September 30, 2020
Authored by: Katherine Ashton and Rob Endicott
As the COVID-19 pandemic unfolded, public companies took action in response to the impact and potential impact of the pandemic on their businesses and the economy. The actions often included temporary compensation reductions (voluntary and otherwise) for a company’s principal executive officer, principal financial officer and/or named executive officers (collectively, “NEOs”).
As would be expected, many companies reported these changes under Item 5.02(e) of Form 8-K, which is triggered when a company enters into, adopts or materially amends a material compensatory plan or arrangement with NEOs or in which they participate. Some companies, however, reported the reductions under Item 7.01 or 8.01 of Form 8-K or, sometimes, in a stand-alone press release or not at all. As we previously noted in March, companies that did not report the reductions under Item 5.02(e) likely were comfortable that, based on their specific facts and circumstances, the decreases were not material to the executives’ compensation arrangements or, in the case of voluntary compensation reductions where employment agreements were in place, perhaps by analogy to SEC C&DI 117.13, that Item 5.02(e) was not triggered.

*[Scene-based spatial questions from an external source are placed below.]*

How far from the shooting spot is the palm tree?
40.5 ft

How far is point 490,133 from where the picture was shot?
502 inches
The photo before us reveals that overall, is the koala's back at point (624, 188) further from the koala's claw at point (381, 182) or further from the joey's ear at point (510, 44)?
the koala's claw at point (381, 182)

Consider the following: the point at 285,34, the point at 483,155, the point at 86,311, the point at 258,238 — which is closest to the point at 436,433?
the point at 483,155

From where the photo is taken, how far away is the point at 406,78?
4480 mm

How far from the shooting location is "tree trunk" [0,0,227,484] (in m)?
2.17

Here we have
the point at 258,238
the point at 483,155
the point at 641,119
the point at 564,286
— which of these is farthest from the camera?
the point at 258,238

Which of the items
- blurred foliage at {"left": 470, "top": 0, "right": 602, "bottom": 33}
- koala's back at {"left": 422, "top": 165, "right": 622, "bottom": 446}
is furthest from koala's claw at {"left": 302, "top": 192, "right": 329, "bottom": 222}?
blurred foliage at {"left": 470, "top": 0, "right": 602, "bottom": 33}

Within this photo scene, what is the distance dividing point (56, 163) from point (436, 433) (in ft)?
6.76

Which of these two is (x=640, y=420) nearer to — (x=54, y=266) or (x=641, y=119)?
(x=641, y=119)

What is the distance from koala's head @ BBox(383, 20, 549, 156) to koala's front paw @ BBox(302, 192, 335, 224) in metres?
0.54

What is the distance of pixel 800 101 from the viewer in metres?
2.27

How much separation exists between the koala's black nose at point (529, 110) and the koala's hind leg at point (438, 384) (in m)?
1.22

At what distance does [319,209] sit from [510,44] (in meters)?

As we move into the final quarter of 2020, and in view of developments following the initial compensation reductions relative to the continuing effects of the pandemic, a number of industries and companies have had relatively positive financial performance in the face of the pandemic, and may have a more favorable business outlook or simply better visibility into the effects of the pandemic. As a result, some companies have been reversing all or a portion of their COVID-19 driven compensation reductions for NEOs. Other companies may have reversed all or a portion of these reductions for other reasons, including NEO retention. All of these compensation increases raise a new disclosure decision: should a company report the increases and, if so, how?
For reductions earlier reported on Form 8-K, the decision may not always be as simple as making a corresponding disclosure under the same Item of Form 8-K. Disclosure considerations may be different this time around. Companies must independently assess the materiality of the increases and, in line with SEC guidance, apply principles-based analysis of current facts and circumstances and consider, among other things, the magnitude of the compensation increase and other components of an executive’s compensation package.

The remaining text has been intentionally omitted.